For the three-dimensional visualisation of organic structures, the methods used here first of all require two-dimensional image stacks. These can be transmission electron microscopic (TEM) serial sections in the form of photographs through the structure to be reconstructed or image stacks generated in the confocal laser scanning microscope (CLSM).

When reconstructing with the aid of TEM serial sections, the structure to be reconstructed is embedded in synthetic resin and cut into ultra-thin sections with a thickness of 60 - 85 nm on the microtome. These sections are then photographed chronologically and imported into the Amira® computer programme. In Amira®, each section is placed on its own plane, whereby the distance between the individual planes can be selected according to the real distance. The structure to be reconstructed can now be traced on each individual section and connected across all planes. In a final step, a surface is assigned to the resulting solid.

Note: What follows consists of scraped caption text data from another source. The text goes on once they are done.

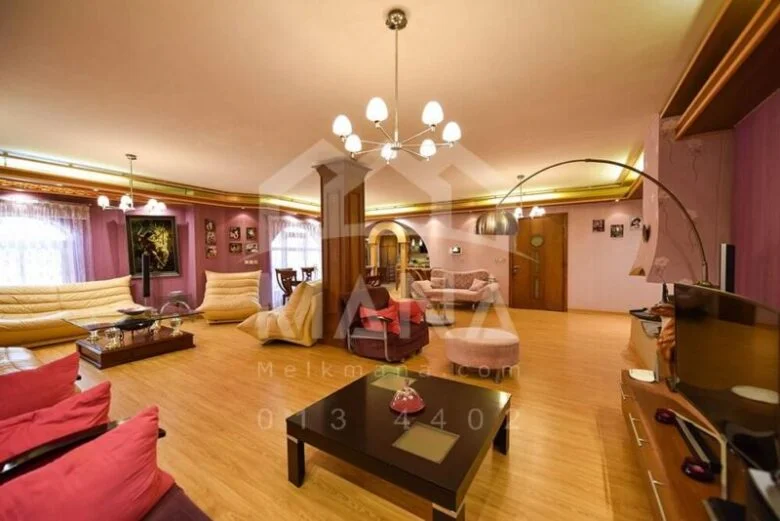 فروش آپارتمان در گلسار رشت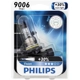 Purchase Top-Quality Driving And Fog Light by PHILIPS - 9006PRB1 pa41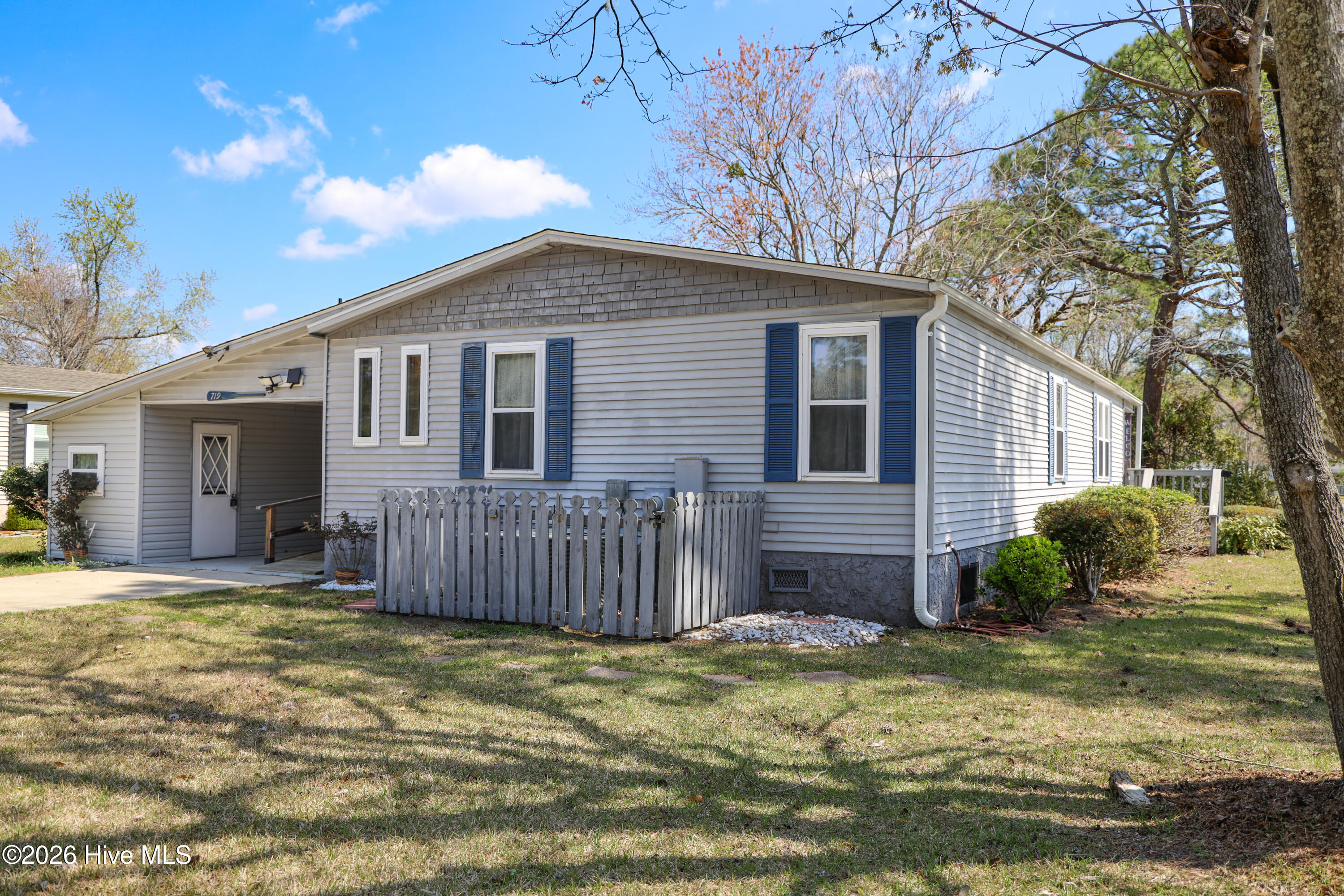 337565D1-21DA-45B0-AAF2-AA307D4C5A79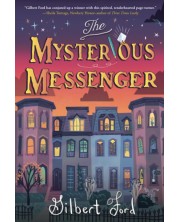 The Mysterious Messenger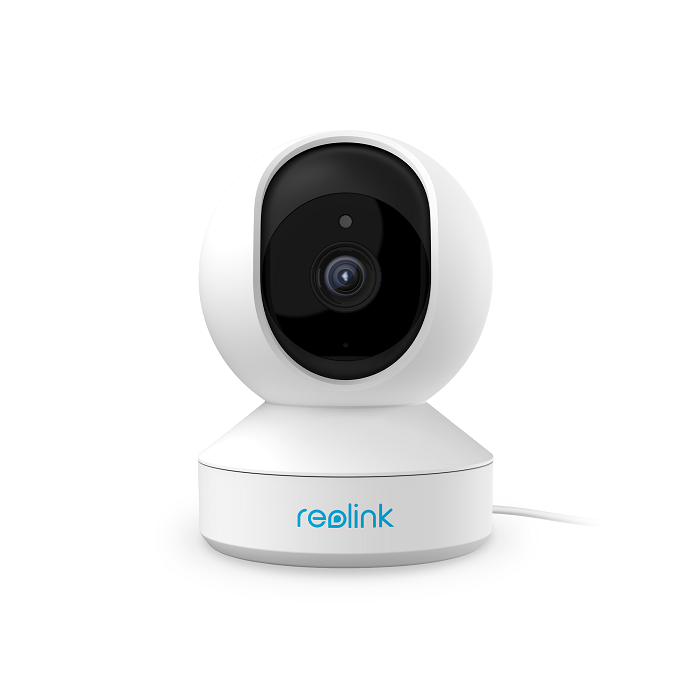 Buy Reolink E1 Pro Smart 2K WiFi PT Indoor Surveillance Camera AYHI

In three-dimensional reconstruction using the CLSM, the microscope generates image stacks of the corresponding specimen in an automated process, whereby the distance between the individual images can be defined individually. With this method, the structures to be examined must first be labelled with an appropriate fluorescent marker in order to be visible under the fluorescence microscope. The finished image stack can be read directly into Amira®; the reconstructed structure is visible as a three-dimensional solid that can be freely rotated in space.

Fine adjustments to the surface structure of the reconstructed bodies can then be made using the Maya® computer programme.